** Start Text shown **

Like, it seems there's an upper limit of how well hitting something with a piece of metal will take you in an adventuring career.

When the other members of the party can conjure fire from their fingertips and call on the divinity of their God to close their wounds, what does tincan man really bring to the table?

By making skill and determination its own kind of magic, and drawing on real-world mythologies to give the game some flavour and variety. Most of all, it allows your martial players to have fun and be able to do incredible things alongside the mages.

Let your warriors cut and smash things that normal warriors shouldn't be able to. Let them reach into an enemy's teleport spell, grab them, and pull them back out of it. Let them parry an offensive spell out of the air with their weapon or their bare hand, and let them cut an active spell to dispel it. Let an archer loose one arrow that multiplies into a dozen, and let that archer feather an enemy a hundred miles away.

Also, stop fucking playing D&D if you're looking for something more exciting for martials. I love the game and have played it in one form or another since 1995, but holy fucking shit, it poisoned the minds of multiple generations of RPG players on what to expect between warriors and casters.

>mfw the rules for magic and spellcasting classes take up more than half the core rulebook

You either restrict the magic, or you allow the guy with the piece of metal to also go beyond those mortal restrictions.

It's really that simple, and this thread is a pointless troll bait. We've had them about twice a day lately.

** End Text shown **

- Set of tasks -
(1) In the post about martial characters in tabletop role-playing games, since what year has the writer played D&D?
(2) Carry on the post about martial characters in tabletop role-playing games, picking up after its final sentence.

** Start Data supplied **

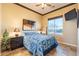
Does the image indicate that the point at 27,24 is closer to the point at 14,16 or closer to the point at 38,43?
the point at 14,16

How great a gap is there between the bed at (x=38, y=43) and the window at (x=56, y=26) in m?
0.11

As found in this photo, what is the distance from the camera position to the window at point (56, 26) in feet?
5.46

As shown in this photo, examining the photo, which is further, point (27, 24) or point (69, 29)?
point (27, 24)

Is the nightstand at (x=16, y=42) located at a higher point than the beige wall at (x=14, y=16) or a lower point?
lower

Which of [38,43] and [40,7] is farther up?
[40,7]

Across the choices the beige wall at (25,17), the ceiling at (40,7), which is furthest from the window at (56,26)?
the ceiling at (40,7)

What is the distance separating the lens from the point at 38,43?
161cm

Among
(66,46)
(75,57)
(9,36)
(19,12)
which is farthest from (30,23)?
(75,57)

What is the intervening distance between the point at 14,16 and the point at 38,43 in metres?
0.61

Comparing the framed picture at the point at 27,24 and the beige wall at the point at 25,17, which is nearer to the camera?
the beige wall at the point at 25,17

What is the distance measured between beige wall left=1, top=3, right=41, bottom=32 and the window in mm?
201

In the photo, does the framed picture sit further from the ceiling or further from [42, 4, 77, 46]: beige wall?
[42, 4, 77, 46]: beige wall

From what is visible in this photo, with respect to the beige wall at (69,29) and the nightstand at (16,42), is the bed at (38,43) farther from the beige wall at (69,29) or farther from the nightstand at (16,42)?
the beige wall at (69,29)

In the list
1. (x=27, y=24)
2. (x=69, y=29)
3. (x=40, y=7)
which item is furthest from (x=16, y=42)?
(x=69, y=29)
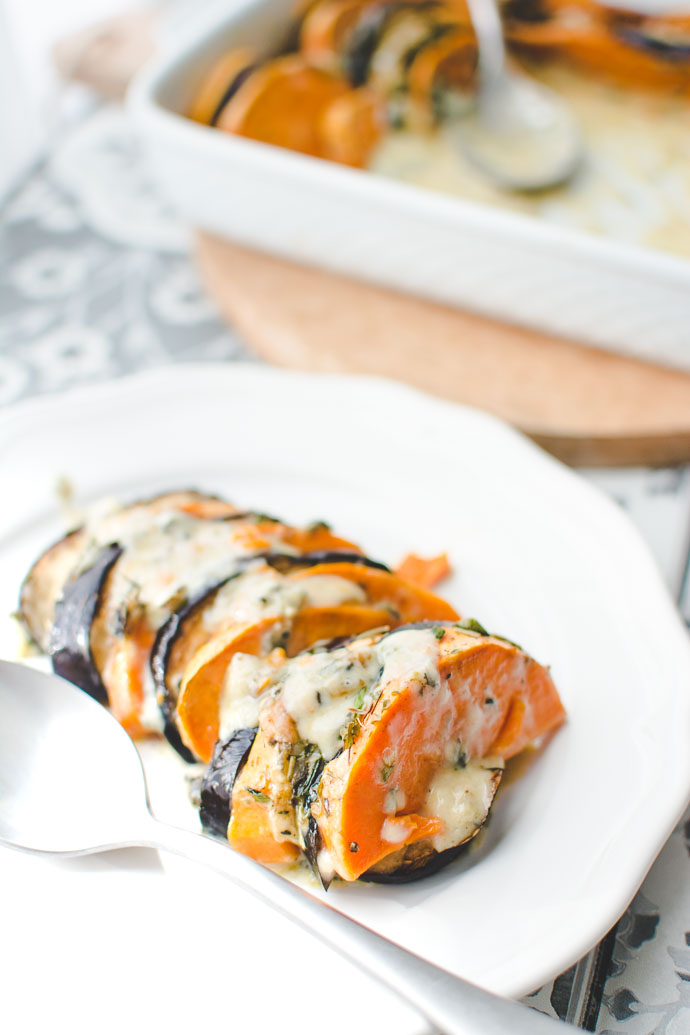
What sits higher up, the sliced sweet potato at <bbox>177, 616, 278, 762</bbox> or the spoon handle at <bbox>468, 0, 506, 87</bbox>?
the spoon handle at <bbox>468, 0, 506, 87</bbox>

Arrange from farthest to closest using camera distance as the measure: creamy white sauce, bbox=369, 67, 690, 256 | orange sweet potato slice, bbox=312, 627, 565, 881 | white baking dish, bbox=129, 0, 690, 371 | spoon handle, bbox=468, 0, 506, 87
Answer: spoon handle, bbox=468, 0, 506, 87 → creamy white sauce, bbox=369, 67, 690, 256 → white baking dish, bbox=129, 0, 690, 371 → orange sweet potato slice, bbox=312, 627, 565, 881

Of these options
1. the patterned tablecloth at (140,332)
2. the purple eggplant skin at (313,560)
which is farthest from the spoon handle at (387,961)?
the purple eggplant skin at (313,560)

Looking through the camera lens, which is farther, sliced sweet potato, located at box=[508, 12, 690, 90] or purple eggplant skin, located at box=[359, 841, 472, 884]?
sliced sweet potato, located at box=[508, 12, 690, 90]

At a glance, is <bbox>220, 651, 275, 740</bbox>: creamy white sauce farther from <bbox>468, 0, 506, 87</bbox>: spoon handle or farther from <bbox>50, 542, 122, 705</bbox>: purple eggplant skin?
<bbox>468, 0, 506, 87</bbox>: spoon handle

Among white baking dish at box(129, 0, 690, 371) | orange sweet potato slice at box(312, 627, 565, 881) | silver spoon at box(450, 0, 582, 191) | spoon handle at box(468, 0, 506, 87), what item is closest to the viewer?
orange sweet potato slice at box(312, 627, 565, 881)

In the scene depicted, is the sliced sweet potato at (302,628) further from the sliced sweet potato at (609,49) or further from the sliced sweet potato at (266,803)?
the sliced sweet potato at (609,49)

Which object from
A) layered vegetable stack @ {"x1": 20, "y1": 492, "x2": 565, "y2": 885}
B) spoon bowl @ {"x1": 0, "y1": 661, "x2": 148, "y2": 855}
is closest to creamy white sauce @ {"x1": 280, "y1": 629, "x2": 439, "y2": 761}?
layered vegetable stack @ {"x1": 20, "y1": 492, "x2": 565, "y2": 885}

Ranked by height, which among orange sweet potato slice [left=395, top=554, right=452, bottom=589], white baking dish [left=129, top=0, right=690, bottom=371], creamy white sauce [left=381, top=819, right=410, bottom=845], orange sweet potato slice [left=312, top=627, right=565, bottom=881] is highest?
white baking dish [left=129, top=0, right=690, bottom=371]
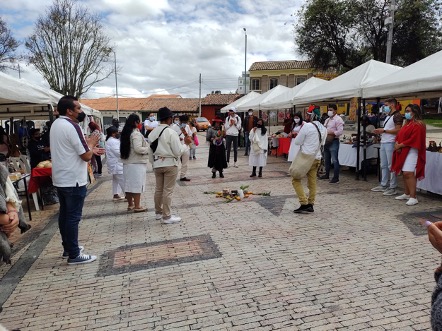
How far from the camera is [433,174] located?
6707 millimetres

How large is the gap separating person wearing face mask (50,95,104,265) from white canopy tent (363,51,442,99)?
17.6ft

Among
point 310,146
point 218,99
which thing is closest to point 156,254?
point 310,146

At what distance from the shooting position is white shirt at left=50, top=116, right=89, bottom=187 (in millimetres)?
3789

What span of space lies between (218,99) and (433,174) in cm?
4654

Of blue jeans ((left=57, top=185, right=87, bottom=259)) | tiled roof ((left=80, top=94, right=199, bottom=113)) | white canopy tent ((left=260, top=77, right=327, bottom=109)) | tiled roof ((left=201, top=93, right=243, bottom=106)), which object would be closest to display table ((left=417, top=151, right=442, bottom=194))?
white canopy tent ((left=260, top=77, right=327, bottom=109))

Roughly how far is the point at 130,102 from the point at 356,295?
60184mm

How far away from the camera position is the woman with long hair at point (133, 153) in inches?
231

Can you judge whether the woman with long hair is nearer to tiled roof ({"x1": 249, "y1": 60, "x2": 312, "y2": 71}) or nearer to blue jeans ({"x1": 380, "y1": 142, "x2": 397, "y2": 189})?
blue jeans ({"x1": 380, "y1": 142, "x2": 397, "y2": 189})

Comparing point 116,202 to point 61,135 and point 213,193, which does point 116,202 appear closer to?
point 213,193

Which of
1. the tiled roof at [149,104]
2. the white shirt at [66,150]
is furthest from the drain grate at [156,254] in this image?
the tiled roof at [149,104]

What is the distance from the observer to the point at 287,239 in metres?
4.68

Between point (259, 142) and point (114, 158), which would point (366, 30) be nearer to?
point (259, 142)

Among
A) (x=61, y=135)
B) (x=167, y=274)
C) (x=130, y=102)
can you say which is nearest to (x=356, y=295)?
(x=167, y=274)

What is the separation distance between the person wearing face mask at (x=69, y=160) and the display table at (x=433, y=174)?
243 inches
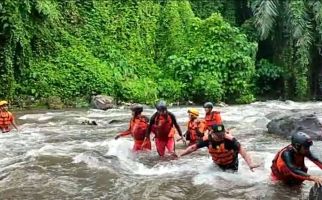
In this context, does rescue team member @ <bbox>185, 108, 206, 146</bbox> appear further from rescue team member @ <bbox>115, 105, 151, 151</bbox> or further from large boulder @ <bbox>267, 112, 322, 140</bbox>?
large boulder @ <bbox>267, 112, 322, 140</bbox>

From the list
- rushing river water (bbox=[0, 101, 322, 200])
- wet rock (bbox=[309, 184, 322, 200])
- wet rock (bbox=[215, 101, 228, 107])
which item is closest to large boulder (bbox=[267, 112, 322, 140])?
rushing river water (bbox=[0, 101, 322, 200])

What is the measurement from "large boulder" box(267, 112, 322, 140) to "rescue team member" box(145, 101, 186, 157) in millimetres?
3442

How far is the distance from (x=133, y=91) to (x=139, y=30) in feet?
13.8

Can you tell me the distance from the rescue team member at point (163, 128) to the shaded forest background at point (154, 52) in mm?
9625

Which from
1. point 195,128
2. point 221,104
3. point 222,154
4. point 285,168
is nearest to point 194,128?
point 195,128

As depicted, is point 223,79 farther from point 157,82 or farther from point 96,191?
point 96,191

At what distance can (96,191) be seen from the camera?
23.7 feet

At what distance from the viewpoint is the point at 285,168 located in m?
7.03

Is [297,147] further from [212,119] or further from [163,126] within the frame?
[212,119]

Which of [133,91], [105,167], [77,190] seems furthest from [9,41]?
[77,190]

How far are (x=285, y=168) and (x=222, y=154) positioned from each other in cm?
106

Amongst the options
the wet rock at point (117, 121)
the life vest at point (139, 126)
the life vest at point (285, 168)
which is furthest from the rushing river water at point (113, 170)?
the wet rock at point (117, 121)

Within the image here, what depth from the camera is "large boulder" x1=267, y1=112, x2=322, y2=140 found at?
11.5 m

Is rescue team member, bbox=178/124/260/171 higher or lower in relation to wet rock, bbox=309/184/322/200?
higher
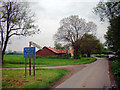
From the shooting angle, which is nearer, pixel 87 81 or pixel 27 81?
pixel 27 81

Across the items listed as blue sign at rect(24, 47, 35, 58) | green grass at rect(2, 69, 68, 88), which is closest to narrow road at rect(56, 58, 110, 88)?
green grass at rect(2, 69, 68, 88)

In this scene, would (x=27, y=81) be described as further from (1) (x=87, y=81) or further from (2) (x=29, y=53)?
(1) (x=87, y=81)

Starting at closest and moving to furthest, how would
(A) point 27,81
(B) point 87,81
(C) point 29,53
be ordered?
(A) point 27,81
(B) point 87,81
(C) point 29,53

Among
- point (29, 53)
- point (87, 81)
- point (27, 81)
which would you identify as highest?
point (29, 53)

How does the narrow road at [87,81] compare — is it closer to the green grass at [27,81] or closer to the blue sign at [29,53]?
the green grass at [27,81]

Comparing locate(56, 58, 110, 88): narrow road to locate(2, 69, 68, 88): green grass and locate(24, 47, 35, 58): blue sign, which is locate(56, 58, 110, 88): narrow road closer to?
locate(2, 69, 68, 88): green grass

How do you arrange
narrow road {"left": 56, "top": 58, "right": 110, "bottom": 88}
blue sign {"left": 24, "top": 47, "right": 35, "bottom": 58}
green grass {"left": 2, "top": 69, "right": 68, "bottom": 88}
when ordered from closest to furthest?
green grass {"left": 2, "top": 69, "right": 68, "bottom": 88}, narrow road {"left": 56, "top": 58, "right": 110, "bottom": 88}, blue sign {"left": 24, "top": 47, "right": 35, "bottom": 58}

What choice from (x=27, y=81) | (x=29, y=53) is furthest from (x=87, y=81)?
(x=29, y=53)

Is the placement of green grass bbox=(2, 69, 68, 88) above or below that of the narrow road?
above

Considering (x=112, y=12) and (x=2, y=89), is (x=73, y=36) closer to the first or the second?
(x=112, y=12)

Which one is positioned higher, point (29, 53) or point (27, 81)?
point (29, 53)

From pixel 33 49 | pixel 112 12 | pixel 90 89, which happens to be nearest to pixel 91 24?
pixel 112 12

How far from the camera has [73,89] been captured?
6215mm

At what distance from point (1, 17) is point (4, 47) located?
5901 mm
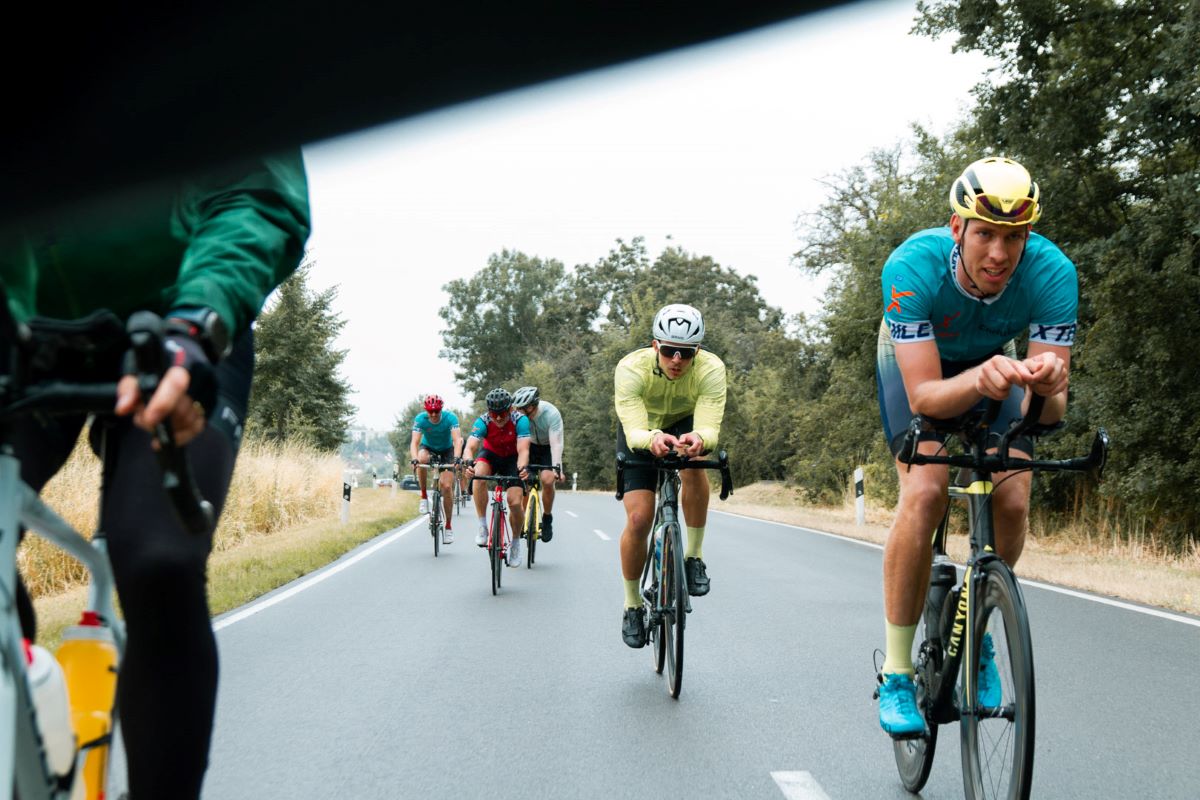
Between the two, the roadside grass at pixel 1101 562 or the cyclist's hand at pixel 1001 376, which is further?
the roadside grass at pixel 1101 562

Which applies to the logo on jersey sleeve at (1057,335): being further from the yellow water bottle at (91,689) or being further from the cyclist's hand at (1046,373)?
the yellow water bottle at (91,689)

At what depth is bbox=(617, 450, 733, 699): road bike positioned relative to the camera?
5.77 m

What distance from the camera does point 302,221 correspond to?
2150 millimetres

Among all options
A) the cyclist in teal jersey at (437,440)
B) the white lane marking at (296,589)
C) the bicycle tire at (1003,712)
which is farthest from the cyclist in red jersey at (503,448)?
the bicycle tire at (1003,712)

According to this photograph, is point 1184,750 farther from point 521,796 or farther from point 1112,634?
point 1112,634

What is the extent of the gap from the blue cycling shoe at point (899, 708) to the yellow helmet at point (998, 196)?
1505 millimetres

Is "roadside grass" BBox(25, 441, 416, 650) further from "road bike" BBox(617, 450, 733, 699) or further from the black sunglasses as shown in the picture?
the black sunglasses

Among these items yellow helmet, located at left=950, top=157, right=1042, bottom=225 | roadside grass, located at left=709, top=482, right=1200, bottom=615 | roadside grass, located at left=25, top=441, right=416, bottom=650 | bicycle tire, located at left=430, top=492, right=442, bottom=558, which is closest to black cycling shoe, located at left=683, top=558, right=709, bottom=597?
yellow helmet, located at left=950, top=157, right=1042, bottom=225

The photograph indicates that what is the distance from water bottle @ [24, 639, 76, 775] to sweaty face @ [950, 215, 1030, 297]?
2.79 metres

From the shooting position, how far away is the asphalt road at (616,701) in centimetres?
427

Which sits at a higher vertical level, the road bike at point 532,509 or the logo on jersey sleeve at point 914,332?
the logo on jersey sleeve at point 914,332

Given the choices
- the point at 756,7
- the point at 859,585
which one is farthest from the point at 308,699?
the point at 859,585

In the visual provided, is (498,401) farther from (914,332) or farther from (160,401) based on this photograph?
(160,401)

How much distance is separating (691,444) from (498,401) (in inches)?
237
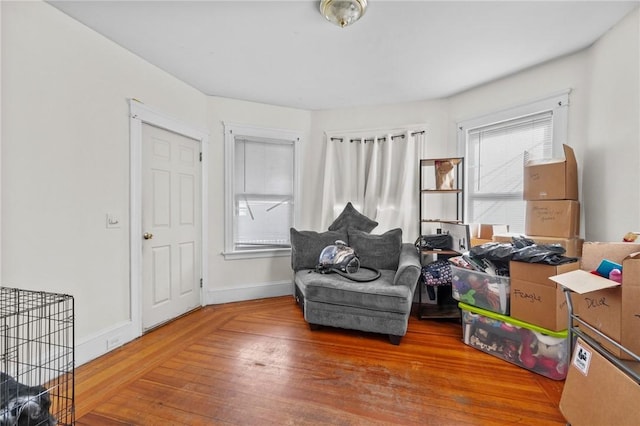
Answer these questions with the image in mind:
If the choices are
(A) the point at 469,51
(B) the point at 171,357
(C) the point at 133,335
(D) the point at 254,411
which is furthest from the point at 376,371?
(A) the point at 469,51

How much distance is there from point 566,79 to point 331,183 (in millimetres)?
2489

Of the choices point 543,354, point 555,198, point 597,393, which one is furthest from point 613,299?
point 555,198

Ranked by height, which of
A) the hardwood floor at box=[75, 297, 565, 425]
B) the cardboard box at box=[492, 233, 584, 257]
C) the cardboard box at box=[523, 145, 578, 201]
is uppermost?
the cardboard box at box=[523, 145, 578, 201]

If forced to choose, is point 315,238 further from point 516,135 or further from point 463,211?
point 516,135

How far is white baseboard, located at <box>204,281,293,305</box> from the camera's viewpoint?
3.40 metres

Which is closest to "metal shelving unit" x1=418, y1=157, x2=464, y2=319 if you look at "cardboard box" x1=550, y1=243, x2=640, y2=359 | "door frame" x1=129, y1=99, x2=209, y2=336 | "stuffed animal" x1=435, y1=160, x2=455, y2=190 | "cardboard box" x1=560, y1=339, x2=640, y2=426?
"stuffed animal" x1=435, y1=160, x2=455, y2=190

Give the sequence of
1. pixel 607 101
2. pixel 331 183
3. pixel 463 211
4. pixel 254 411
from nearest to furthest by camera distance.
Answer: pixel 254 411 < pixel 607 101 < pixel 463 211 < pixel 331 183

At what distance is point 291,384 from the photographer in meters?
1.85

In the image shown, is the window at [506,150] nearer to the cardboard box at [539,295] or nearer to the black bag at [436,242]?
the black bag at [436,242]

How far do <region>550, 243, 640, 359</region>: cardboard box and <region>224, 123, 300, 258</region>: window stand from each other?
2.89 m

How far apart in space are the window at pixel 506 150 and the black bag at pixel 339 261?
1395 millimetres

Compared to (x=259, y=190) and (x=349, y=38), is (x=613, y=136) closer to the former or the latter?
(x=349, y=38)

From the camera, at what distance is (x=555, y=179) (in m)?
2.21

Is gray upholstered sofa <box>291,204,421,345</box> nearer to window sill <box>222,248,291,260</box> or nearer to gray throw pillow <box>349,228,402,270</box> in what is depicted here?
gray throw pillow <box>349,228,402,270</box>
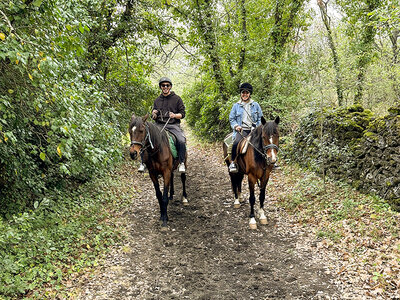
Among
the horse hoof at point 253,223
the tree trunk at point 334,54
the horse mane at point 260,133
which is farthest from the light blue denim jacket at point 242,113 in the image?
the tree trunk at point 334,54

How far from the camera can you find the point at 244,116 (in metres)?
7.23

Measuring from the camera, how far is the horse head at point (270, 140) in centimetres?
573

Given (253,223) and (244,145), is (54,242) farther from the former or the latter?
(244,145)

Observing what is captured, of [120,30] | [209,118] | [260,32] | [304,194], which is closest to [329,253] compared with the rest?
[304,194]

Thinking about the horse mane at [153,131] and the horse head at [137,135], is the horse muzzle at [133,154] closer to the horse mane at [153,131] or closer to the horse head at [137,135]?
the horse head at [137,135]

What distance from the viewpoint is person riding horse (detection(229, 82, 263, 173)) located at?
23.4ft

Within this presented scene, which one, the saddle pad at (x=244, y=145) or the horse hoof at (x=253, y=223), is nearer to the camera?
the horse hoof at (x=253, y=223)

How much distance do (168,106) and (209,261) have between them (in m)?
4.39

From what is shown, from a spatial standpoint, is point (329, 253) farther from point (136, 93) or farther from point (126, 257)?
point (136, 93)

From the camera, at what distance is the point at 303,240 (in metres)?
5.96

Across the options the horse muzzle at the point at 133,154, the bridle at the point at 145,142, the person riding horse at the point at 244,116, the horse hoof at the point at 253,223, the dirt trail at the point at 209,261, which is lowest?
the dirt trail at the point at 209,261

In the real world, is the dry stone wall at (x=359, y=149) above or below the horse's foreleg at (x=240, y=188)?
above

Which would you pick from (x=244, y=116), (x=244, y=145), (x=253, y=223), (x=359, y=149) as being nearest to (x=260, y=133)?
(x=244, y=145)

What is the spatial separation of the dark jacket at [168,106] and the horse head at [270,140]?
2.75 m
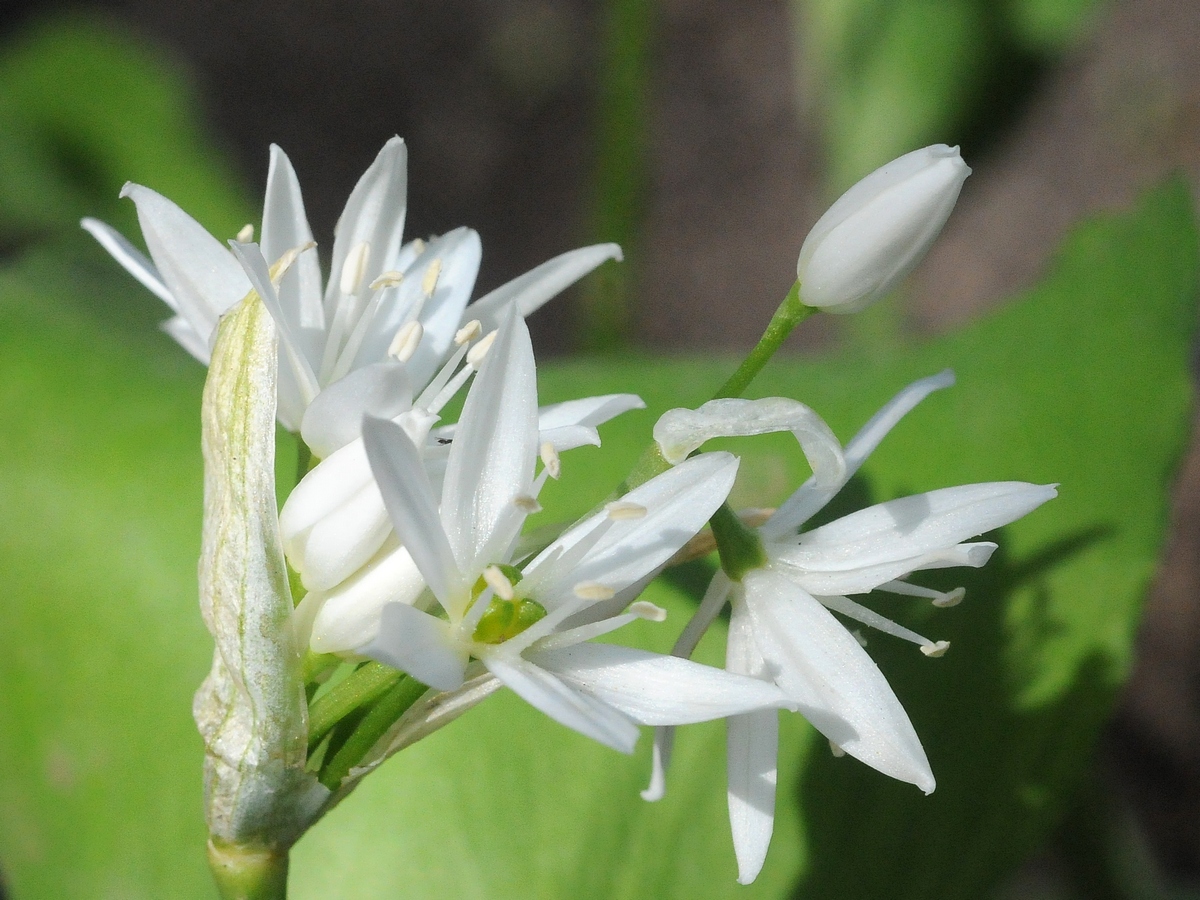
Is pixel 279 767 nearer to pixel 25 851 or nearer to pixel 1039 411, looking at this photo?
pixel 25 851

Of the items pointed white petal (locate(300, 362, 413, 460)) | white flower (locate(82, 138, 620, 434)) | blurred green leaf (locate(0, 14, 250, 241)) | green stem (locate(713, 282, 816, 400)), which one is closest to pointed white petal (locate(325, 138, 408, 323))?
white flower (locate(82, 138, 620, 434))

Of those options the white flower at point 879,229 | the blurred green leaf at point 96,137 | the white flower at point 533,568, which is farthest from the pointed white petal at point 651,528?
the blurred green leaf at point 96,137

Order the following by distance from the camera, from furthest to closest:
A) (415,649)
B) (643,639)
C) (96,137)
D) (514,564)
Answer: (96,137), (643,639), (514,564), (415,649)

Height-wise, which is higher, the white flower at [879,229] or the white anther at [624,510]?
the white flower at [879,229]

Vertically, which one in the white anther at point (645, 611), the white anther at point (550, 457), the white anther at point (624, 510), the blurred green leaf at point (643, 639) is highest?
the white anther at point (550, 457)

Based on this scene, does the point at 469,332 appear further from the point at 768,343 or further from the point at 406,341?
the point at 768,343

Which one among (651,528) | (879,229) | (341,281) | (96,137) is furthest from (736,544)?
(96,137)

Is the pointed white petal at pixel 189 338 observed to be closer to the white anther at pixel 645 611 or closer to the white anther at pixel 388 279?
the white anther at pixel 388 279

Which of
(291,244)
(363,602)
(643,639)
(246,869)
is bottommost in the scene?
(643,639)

** End Data supplied **

- The results -
(1) Since 1995.

(2)
Give arcane and divine magic a smaller scope and assume everyone is competent at adventuring. It worked for Barbarians of Lemuria.

Magic is slow and ritualistic, that and you really need a fleshed out mundane combat system for mundanes to be fun

Simple, every stat doubles per level of the fighter.

>unless that "metal" is antimagium

The same properties that detract casters from wearing armour also work as a defense against magic.

BAM! hire me WotC

In one of my settings that was a consideration in. I went with a "Certain teachings show how to use physical martial arts in a superhuman way. Via manipulation of the metaphysics of the world."

There is also ancient amulets that project a sphere like field where magic goes to utter shit and will drive mages insane if they stay inside for too long. So mages tend to have a lot of guards to make sure they don't get shanked by an assassin wearing one.

Why must martial remain wholly restricted to the laws of physics? Have their natural progression take them to the levels of Hercules, Beowulf, and the like. By the time the wizard can throw fireballs like it's nothing, the fighter should be busting through walls with the same effort.

That, or lots of magic items.

Just make the fighter work off of mythical physics rather than actual physics.

You'd still need to restrict the utility of the wizards, though.

Are you talking about class fluff/crunch flaws or armies X fireballs?

Either way, the clear answer is pic related.

Let wizards do anything at the expense of casting time and fragility.

Fighters get powers from Cthulhu?

We have this conversation all the damn time, the number of answers don't increase.

>How do I balance magic and martial abilities?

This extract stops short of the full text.